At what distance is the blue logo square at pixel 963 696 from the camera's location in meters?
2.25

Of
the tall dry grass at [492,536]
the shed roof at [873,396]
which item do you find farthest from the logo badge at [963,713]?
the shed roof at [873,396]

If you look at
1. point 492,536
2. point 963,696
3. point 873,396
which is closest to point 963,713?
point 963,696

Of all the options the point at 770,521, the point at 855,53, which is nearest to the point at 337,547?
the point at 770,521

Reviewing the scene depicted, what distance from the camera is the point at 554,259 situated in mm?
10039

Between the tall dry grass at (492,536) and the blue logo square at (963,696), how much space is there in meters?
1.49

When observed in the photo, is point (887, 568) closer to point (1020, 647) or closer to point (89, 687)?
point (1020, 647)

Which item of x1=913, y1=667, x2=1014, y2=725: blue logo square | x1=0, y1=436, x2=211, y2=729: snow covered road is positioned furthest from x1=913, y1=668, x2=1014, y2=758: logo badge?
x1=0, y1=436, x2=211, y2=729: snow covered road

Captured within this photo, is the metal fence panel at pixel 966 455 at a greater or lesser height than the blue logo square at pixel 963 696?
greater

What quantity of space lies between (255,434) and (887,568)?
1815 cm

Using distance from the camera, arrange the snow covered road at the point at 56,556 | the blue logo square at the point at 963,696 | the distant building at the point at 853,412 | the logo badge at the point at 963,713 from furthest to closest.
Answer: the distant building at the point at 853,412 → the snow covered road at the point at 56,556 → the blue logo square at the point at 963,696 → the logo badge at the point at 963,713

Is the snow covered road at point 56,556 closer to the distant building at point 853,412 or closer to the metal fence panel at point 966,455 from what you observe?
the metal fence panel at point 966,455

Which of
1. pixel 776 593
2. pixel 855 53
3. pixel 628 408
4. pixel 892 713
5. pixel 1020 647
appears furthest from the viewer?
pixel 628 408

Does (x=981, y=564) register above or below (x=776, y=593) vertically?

**Exercise description:**
Print every entry above word for word, with no changes.

**Solution to this exercise:**
At what distance is the blue logo square at pixel 963 696 from the camera's location in meters?
2.25

Of
the tall dry grass at [492,536]
the shed roof at [873,396]
which item do you find farthest from the logo badge at [963,713]?
the shed roof at [873,396]

If you look at
1. point 492,536
2. point 963,696
3. point 873,396
which is closest to point 963,713?
point 963,696

Of all the options the point at 770,521, the point at 855,53, which is nearest to the point at 337,547?
the point at 770,521

Reviewing the scene depicted, what distance from the camera is the point at 554,259 situated in mm?
10039

Between the tall dry grass at (492,536) and the blue logo square at (963,696), how much space is there in meters?
1.49

When observed in the photo, is point (887, 568) closer to point (1020, 647) or closer to point (89, 687)?
point (1020, 647)

Which item of x1=913, y1=667, x2=1014, y2=725: blue logo square | x1=0, y1=436, x2=211, y2=729: snow covered road is positioned furthest from x1=913, y1=668, x2=1014, y2=758: logo badge?
x1=0, y1=436, x2=211, y2=729: snow covered road

Captured within this photo, is the metal fence panel at pixel 966 455 at a greater or lesser height than the blue logo square at pixel 963 696?
greater

What quantity of space lies between (255,434) and (887,568)?
1815 cm

Using distance from the camera, arrange the snow covered road at the point at 56,556 | the blue logo square at the point at 963,696 | the distant building at the point at 853,412 | the logo badge at the point at 963,713 from furthest to closest.
Answer: the distant building at the point at 853,412 → the snow covered road at the point at 56,556 → the blue logo square at the point at 963,696 → the logo badge at the point at 963,713

Is the snow covered road at point 56,556 closer to the distant building at point 853,412 or closer to the metal fence panel at point 966,455 from what you observe?
the metal fence panel at point 966,455

Which of
1. pixel 776 593
2. pixel 855 53
3. pixel 628 408
4. pixel 892 713
5. pixel 1020 647
appears furthest from the viewer?
pixel 628 408

Does (x=981, y=564) register above or below (x=776, y=593) vertically?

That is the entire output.